Thursday, August 14, 2014

An Unexpected Journey: Part 4

Each post was written on the day listed but we waited to post it. If you know where we currently are in this journey please do not give it away in the comments until the final post, part #6, is posted.

Sunday, July 27, 2014

Today has been a pretty uneventful day. I spent the day just resting. I wasn't able to go to church and go to nursery which was hard. I missed all the nursery kids. I do have an amazing husband, family, and friends though. I had so many people checking on me to see if I was alright. I had texts, phone calls, and visits. Not too many people know about the pregnancy at this point but the word is definitely spreading. Both mom's brought us in food for dinner which was awesome so we didn't need to worry about meals. My mom and sister even took Mikey for the afternoon and entertained him so he wouldn't bother me with wanting to play all the time. We are so blessed. We had so many people praying and fasting for us today. We have so many people who love and support us so much today and it was so great and overwhelming to feel that today. We are both so nervous anticipating what is to come tomorrow. I have my blood draw at 9:15am but we probably won't hear results until late afternoon. We really are hoping for the best, but the worst is also lingering in the back of our minds. We have faith that Heavenly Father will make the outcome how it needs to be. We will get through whatever tomorrow brings us.

Monday July 28, 2014

Today was such a long hard day. I went in at 9am to get the blood draw done. I then didn't get the results until almost 5pm. It was a long day of waiting. Come to find out the results took so long coming back because they had to be reviewed by the doctor. The results came back the exact same as the first one. The EXACT SAME! How frustrating! Dr. Foulk said he wants me to go back on Wednesday for another blood draw to double check everything and see if they can find a reason for these results. They still want me to do blood draws every other day though because they said they aren't giving up on the baby yet. Dr. Foulk said he has seen this happen many times, and miracles happen and the pregnancy turns out to be normal. They also want to monitor it to make sure it's not ectopic.

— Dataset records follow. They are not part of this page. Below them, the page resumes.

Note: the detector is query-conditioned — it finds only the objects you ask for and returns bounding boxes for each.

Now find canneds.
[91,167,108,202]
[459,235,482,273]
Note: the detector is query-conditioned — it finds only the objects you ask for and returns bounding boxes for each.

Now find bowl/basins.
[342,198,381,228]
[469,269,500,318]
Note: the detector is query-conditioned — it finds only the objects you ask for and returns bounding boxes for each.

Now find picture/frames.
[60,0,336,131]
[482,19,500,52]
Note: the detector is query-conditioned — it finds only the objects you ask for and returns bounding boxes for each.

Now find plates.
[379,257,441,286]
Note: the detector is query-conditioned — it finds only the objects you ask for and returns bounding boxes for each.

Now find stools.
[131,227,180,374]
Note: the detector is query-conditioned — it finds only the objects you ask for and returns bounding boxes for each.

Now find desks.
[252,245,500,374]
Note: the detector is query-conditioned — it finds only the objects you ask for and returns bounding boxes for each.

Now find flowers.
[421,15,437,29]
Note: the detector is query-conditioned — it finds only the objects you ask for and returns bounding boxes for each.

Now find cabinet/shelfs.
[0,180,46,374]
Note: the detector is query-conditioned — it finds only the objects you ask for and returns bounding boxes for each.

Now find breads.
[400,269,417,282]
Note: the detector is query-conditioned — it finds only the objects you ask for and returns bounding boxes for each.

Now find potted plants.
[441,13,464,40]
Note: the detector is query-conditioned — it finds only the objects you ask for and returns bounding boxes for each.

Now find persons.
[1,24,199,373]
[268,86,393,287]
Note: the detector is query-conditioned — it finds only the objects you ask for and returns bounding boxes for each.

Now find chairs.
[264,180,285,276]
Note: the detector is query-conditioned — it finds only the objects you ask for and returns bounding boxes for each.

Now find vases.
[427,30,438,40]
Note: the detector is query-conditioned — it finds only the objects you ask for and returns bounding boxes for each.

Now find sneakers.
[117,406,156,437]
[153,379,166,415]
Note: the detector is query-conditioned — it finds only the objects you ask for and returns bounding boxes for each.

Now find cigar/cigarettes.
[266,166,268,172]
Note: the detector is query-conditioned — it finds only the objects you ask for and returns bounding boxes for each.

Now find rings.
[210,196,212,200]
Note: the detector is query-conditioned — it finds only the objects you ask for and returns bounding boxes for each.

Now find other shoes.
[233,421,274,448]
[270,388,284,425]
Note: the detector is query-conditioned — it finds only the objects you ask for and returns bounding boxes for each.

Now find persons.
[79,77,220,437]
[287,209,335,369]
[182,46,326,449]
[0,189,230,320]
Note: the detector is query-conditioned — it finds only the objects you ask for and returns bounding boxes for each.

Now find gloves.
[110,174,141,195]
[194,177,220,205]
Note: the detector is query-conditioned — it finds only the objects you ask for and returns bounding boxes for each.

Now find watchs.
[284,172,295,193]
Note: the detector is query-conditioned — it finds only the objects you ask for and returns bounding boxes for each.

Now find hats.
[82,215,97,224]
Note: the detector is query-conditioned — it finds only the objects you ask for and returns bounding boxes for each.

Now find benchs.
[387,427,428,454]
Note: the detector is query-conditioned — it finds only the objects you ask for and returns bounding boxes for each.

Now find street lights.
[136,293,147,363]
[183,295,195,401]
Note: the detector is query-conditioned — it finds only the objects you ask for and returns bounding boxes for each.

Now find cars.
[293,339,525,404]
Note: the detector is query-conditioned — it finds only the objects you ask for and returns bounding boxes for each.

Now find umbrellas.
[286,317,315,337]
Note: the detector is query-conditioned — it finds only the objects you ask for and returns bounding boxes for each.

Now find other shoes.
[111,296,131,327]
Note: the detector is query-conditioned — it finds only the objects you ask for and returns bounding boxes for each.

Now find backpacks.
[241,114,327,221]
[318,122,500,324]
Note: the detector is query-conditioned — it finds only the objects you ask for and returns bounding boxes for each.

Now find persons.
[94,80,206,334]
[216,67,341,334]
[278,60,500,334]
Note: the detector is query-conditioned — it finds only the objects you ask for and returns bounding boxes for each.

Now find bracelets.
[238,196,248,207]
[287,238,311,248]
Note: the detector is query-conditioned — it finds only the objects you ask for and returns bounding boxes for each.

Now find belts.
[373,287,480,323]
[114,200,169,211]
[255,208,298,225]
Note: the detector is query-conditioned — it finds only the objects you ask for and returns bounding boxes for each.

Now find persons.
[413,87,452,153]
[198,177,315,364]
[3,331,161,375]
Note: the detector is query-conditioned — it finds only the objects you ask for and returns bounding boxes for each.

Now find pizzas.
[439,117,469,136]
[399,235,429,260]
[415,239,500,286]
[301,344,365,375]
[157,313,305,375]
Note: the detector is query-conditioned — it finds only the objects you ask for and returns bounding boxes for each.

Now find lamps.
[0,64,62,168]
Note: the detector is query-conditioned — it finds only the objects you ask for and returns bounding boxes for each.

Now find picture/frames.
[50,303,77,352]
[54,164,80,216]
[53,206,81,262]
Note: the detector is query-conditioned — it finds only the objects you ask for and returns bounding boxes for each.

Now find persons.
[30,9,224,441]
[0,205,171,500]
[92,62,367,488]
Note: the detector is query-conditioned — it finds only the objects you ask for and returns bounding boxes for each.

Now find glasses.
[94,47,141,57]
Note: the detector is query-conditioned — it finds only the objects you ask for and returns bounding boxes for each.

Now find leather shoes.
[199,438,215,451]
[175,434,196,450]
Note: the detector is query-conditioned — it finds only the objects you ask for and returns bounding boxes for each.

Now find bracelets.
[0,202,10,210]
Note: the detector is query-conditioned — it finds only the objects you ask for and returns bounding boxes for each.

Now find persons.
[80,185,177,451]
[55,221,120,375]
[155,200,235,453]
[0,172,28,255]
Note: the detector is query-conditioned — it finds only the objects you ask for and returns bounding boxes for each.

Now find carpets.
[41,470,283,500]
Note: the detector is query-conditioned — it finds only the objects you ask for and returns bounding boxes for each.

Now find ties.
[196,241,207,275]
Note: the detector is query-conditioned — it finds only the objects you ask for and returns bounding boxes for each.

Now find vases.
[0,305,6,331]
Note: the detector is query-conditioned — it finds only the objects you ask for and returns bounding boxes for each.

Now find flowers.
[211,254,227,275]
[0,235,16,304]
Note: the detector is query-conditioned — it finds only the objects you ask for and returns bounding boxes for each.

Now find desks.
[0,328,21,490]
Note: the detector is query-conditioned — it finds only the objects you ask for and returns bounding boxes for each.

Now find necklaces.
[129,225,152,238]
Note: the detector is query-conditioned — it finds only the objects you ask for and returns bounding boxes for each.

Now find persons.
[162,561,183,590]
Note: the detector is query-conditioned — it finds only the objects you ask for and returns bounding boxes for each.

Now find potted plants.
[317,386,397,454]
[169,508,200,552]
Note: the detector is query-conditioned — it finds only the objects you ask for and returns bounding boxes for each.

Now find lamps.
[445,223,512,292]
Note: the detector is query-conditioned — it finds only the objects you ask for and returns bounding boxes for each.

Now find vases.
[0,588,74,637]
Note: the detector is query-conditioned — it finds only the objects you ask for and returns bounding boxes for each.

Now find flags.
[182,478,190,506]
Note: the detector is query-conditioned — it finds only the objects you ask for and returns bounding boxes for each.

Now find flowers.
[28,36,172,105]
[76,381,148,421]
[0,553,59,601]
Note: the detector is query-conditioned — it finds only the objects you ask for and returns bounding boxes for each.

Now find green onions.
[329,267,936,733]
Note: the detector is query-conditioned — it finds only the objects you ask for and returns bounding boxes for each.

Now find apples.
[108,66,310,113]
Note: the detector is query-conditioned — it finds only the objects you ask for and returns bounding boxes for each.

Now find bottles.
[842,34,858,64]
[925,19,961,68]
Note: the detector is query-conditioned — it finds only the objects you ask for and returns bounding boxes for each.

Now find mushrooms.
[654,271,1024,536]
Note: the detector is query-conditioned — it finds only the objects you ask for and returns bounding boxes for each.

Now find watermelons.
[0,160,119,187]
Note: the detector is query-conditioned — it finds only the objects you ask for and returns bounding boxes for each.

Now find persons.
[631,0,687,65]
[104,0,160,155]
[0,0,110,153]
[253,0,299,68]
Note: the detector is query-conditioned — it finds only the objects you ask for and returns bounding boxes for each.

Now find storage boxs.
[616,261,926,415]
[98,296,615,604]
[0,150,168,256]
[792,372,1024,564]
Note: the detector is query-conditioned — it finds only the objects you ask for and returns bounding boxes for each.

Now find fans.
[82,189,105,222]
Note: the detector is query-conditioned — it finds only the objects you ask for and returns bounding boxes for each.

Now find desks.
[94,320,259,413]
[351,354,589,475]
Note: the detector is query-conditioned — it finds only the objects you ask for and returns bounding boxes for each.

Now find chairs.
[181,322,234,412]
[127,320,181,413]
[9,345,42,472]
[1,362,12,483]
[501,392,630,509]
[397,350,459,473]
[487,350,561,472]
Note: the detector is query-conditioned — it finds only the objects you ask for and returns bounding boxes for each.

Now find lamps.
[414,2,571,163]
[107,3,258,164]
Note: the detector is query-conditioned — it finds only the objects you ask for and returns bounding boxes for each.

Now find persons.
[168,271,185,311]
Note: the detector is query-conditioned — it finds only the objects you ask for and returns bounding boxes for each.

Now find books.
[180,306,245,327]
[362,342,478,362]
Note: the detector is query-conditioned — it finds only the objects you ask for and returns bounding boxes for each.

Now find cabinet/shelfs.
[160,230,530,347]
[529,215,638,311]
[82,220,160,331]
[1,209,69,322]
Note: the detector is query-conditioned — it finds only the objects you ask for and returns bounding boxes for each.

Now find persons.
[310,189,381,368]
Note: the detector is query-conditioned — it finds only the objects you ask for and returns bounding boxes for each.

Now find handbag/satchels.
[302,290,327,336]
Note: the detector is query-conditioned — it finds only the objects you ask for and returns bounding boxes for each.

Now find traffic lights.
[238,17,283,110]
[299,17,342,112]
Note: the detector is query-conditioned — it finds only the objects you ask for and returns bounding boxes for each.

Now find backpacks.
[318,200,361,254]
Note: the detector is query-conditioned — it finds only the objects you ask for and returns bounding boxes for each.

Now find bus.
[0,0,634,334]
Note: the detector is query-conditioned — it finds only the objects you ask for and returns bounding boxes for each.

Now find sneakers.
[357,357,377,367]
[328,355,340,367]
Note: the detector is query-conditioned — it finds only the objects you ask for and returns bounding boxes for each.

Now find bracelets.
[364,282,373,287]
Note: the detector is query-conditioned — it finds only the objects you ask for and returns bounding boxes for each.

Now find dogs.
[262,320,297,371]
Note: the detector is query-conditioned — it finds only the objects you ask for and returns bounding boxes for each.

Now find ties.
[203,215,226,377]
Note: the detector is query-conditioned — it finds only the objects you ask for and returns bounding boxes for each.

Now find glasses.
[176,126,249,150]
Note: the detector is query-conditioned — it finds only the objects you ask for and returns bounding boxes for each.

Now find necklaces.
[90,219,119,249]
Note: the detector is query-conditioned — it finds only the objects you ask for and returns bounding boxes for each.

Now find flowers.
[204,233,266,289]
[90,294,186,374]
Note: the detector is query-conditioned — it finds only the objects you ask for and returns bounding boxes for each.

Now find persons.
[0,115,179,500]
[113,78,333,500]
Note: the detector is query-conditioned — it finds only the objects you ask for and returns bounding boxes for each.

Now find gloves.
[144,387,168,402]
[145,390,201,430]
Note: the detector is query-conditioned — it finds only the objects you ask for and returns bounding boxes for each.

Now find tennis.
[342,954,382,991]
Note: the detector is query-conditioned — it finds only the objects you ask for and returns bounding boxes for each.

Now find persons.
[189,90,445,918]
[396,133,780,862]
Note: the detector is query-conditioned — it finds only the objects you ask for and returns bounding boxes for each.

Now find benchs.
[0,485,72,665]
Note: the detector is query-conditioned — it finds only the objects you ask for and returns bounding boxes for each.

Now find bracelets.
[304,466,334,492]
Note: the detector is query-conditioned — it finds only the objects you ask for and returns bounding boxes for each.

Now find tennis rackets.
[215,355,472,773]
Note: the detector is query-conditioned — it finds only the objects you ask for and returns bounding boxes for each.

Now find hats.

This news has been absolutely devastating to us. We have been through so much. We thought this might be our time to get our miracle and our baby, but we still just don't know. My numbers should have doubled so it is very heartbreaking. The doctor said he has seen so many miracles happen though, so you never know. I was happy that the bad news came at the end of my work day though. I only had to hold back the tears for about a half hour. I came home and I was able to just get all my frustrations, sadness, and anger out. Do I understand why this is happening again? No. Is it fair? No. After I was able to get everything out and just be sad and angry for a while I was able to collect myself and just remind myself that it will happen someday, even if this time is not the time.. IT WILL! So many people who go through this don't know if they will ever have a child of their own, but we KNOW. We don't know when or how it will happen but it will. Even though right now it feels like it will never happen and that every time it will just end in heartbreak, it will happen. Heavenly Father knows what He is doing and He has a very good reason to make us go through this. We now just have to wait this out and see how it will all end. Everything will be determined by my next blood draw.